Wolfe S M, Pinals R S, Aelion J A, Goodman R E
Semin Arthritis Rheum. 1987 May;16(4):300-6. doi: 10.1016/0049-0172(87)90008-4.
The clinical course and muscle biopsy findings of four adults with sarcoidosis who developed a myopathy are described. Three patients had evidence of an inflammatory myopathy and elevated CPK. Two patients had no detectable granulomas at muscle biopsy and may represent a separate autoimmune disorder (polymyositis) concurrent with sarcoidosis. Asymptomatic muscle disease in sarcoidosis probably occurs with a much greater frequency than symptomatic disease. Isolated sarcoid myopathy without prior or concurrent organ involvement has been described, but comprehensive autopsy studies to confirm this are lacking. The origin of symptoms associated with granulomas is obscure and may be mediated through the effects of lymphokines and monokines. Corticosteroids seem to play a useful role in therapy, but treatment over a prolonged period may be necessary. The use of cytotoxic agents is largely untested.

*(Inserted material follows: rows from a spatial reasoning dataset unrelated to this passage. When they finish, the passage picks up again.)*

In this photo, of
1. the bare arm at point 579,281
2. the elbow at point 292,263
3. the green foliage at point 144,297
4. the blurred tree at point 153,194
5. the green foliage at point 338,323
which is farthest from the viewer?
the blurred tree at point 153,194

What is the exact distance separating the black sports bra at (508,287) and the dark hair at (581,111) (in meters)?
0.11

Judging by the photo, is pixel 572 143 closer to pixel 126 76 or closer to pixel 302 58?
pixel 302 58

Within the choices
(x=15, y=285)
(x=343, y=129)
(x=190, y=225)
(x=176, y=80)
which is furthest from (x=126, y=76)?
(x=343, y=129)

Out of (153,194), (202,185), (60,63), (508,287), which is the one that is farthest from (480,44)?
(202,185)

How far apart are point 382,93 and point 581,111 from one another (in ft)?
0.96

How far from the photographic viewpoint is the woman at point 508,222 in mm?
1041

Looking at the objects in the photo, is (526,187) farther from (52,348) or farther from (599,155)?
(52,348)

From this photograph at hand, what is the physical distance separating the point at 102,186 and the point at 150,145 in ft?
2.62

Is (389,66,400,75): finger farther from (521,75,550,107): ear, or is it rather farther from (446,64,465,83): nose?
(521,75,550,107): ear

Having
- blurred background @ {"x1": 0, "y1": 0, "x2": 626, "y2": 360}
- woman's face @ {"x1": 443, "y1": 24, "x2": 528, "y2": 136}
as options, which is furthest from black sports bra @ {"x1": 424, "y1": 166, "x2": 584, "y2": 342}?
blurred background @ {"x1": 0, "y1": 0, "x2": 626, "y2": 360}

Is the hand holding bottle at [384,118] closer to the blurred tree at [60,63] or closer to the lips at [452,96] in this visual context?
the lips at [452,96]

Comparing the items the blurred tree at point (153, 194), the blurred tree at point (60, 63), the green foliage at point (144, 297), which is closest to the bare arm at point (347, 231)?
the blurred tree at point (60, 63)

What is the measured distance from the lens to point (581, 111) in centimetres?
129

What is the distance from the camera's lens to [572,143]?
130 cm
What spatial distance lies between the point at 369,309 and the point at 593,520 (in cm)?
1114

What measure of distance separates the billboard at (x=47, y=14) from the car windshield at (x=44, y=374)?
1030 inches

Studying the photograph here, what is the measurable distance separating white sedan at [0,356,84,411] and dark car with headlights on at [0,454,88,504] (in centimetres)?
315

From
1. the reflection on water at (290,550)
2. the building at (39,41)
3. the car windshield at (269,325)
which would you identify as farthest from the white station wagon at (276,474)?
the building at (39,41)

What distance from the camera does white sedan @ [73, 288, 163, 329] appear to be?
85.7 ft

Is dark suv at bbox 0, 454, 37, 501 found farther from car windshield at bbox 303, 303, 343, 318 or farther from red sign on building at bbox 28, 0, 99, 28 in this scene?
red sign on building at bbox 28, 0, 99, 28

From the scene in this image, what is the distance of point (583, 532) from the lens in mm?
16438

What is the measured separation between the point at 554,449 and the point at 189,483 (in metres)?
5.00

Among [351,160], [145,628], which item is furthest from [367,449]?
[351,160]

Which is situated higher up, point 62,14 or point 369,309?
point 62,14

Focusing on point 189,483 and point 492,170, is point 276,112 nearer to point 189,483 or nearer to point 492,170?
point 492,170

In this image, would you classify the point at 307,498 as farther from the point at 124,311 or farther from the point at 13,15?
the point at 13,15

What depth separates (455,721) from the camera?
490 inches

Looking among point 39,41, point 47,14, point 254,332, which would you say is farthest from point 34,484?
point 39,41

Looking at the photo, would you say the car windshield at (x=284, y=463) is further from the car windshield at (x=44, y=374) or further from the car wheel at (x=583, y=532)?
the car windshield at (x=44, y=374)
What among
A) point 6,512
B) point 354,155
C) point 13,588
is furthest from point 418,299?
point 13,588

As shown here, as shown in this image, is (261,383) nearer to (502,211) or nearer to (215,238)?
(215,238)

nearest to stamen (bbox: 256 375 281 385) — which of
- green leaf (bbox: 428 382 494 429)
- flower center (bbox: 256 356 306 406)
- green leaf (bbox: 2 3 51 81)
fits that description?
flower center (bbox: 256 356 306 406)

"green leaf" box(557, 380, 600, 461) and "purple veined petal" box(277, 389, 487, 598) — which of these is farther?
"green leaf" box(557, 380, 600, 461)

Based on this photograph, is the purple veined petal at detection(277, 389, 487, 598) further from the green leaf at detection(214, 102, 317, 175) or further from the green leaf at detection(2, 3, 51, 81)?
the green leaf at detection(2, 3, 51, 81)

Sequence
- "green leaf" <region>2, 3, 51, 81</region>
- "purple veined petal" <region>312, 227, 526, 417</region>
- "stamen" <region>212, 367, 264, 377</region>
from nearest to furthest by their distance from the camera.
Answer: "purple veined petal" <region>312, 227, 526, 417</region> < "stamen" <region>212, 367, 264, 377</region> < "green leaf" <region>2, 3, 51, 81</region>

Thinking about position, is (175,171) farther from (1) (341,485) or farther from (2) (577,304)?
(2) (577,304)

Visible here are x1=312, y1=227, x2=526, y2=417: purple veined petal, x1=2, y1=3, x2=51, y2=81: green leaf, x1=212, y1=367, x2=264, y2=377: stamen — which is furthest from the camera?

本文描述了4例患有结节病并发展为肌病的成人患者的临床病程及肌肉活检结果。3例患者有炎性肌病证据且肌酸磷酸激酶(CPK)升高。2例患者肌肉活检未发现肉芽肿,可能代表与结节病并发的一种独立的自身免疫性疾病(多发性肌炎)。结节病中无症状性肌肉疾病的发生频率可能比有症状疾病高得多。曾有孤立性结节病性肌病的描述,其无先前或同时存在的器官受累情况,但缺乏全面的尸检研究来证实这一点。与肉芽肿相关症状的起源尚不清楚,可能是通过淋巴因子和单核因子的作用介导的。皮质类固醇似乎在治疗中发挥有益作用,但可能需要长期治疗。细胞毒性药物的使用在很大程度上未经检验。